MPI Introduction

It is a parallel programming methodology wherein the architecture for cores and memory are required to be distributed. MPI works on shared memory systems also. But it cannot take advantage of the shared memory processes when invoked.

The process is as follows. The program execution is such that all the processes will be running the same program but having different set of data. Information is passed between threads via messages to inform the status. So, it follows SPMD or single program multiple data approach. Data to be shared between threads are explicitly passed between threads via messages.


  1. High Performance Computing - Prof. Randall J LeVeque, University of Washington, Coursera Course.
  2. Sharcnet YouTube channel tutorials

GNU Fortran will have an MPI. MPICH is recommended to be installed and used.

Like fortran, all the variables and subroutines are CASE INSENSITIVE, EVEN IN MPI routines.

Variables and Terms


Only a group of processors communicate. Processors communicate on a purpose/context. A communicator is a variable/() used for communicating messages or data between processors on a context.

MPI_COMM_WORLD is a default communicator to communicate to all the processes and processors.

■ Problem requirements
According to the MPI introduction, which programming approach does MPI program execution follow?

■ Data section

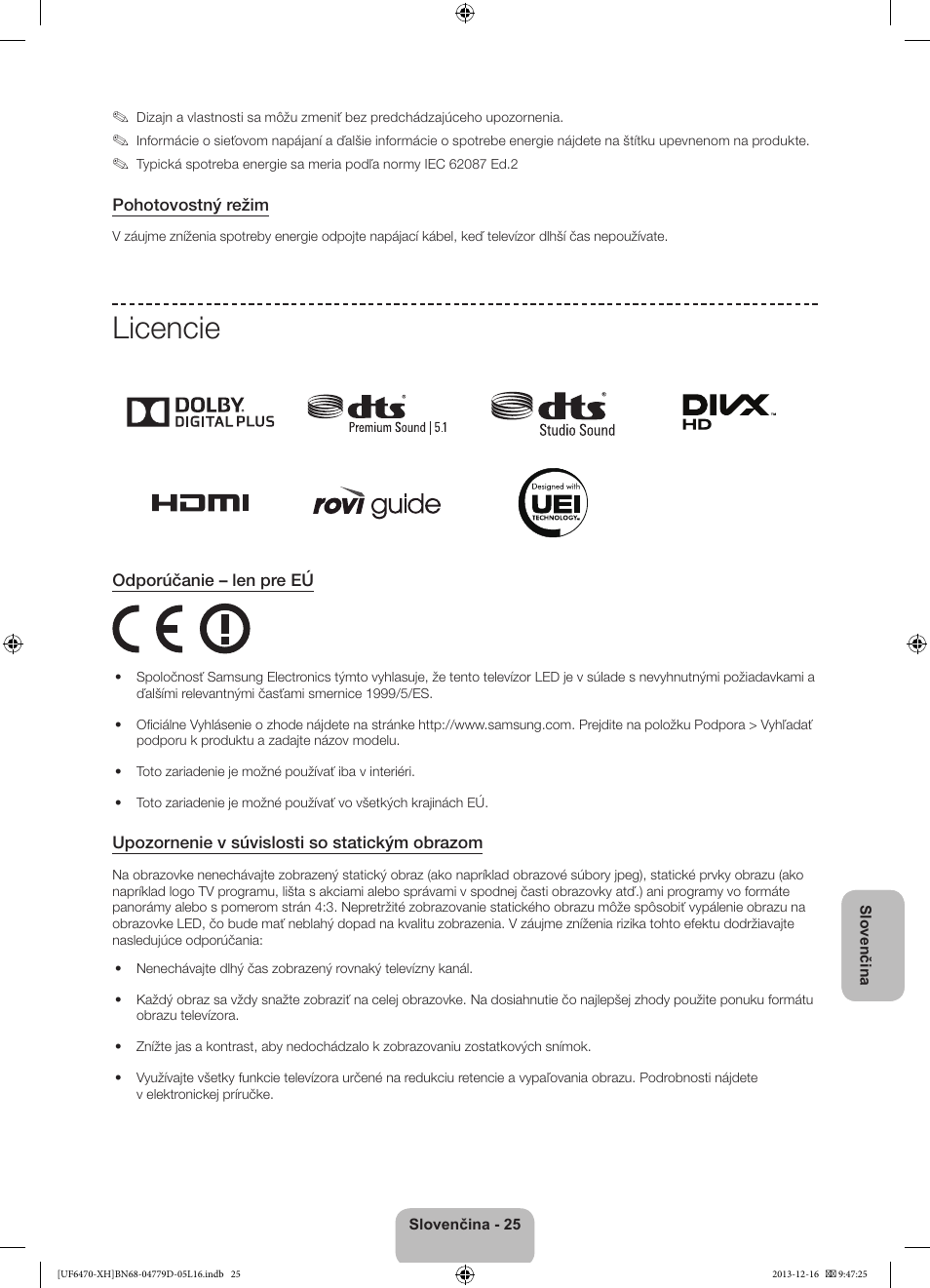 Licencie | Samsung UE50F6670SS User Manual | Page 193 / 385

■ Result of this task
SPMD, or single program multiple data